Writer: Francesca Millican-Slater
Reviewer: Joanna Trainor
With wine, cheese and Buble; Francesca Millican-Slater tells the story of her flat, from a dirt path to wooden walls. Though it might sound like a history lesson, her warmth and love and enthusiasm for the life of her former abode, makes the evening seem more like a housewarming party with friends and karaoke.
Millican-Slater has clearly done huge amounts of research about Haunch Lane in Birmingham, she even had to go to a “library”. This is a place to get information that the internet doesn’t have, she explains. We start by meeting the flat; the ramp, the locked doors, the windows that don’t open or close; you’re being introduced to another character, not a building. She listens to Millican-Slater’s problems and doesn’t judge her for her cheese or wine habits. By this point it’s sounding better than a boyfriend.

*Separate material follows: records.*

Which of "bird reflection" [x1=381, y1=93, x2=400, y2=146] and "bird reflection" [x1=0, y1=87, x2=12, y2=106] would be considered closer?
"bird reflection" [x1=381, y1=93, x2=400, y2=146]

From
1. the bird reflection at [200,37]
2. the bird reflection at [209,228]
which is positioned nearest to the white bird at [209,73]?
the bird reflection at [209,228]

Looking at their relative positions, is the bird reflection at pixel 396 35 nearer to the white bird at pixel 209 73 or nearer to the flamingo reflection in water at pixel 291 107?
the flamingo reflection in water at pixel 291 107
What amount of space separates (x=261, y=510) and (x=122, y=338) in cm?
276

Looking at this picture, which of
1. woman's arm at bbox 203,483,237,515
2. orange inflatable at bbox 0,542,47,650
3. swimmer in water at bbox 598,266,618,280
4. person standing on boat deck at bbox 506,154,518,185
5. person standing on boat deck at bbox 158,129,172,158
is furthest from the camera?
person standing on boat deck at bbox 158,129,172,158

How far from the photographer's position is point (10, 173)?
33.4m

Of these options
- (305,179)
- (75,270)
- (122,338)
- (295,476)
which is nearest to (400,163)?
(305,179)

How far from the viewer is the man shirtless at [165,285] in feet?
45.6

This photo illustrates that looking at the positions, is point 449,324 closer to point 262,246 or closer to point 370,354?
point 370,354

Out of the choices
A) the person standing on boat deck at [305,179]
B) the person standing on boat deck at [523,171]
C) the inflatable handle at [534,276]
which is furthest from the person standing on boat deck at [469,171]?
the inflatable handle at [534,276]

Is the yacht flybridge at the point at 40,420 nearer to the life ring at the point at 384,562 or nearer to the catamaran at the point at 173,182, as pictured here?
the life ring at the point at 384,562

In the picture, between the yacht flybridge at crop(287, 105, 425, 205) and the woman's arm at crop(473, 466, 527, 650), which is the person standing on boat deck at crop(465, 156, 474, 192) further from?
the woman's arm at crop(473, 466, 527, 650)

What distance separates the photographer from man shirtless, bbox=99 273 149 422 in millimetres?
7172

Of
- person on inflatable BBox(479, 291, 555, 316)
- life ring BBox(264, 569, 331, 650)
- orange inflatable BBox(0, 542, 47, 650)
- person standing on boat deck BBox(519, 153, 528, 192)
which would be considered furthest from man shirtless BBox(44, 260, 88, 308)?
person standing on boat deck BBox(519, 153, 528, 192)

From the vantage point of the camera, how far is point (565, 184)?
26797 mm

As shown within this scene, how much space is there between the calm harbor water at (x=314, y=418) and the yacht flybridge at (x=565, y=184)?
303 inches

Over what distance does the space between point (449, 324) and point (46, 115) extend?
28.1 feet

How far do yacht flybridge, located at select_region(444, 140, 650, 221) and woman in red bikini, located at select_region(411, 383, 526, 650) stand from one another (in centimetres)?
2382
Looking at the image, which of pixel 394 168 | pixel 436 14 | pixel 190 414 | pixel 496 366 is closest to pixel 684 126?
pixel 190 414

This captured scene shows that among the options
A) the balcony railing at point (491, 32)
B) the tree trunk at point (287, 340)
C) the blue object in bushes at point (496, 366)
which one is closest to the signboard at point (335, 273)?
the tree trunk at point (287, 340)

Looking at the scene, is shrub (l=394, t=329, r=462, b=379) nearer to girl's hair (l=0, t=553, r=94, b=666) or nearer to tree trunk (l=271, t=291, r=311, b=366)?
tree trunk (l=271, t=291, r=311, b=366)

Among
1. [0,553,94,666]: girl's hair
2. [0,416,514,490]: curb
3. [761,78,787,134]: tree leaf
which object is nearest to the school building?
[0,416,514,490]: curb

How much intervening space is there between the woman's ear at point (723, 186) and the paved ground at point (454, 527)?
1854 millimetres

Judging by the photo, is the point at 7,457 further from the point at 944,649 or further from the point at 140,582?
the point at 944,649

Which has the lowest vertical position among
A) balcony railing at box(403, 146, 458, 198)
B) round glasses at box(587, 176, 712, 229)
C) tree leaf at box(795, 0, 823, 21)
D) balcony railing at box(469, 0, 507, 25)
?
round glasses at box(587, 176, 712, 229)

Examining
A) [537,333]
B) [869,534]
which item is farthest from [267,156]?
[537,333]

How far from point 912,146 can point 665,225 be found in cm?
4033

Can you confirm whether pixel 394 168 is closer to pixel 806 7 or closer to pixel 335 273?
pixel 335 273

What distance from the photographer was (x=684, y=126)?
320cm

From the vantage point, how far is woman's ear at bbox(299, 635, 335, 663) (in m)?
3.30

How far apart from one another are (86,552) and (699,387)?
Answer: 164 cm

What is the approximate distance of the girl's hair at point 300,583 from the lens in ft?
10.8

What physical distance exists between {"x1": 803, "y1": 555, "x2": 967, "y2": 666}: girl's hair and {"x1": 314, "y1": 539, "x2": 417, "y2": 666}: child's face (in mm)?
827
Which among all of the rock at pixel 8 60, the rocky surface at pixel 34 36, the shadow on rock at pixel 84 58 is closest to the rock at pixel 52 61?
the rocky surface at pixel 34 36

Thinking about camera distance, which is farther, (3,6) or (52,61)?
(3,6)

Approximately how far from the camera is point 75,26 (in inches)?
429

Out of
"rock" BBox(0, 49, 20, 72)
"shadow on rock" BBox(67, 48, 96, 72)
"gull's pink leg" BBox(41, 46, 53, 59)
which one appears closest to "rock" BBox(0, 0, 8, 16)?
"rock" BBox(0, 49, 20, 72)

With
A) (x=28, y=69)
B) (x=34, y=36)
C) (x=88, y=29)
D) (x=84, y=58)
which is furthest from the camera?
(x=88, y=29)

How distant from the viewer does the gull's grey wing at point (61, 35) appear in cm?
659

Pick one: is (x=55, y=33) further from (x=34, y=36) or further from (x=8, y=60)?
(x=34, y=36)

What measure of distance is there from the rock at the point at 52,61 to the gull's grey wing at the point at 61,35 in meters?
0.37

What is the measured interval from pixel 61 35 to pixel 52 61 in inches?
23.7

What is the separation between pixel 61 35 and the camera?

The Landlord that owns the property and his “Boys” that paint her door while she’s inside and leave the latch on when they’re upstairs, are great comic additions to the story. We first meet Landlord swearing at the Google Earth camera; the address is 288 Haunch Lane if anyone would like to have a look.
Her journey to the beginnings of the lane, brings up The Haunch, for “feeble-minded women” that existed in that state until 1962. Distressing in its name and stature as it looks on at the changing Birmingham suburb, instead of letting it cast a grey cloud over the evening, the audience toast to be weak minded with our bargain booze in plastic red cups.
Francesca Millican-Slater is a wonderful storyteller, and having to say goodbye to the flat as its renovated is rather upsetting, although singing at top volume with everyone does ease the pain.
It’s an hour and a half that will leave you feeling really upbeat and positive about the little things in life, and those annoying quirks about your home that usually bother you, end up seeming far more endearing.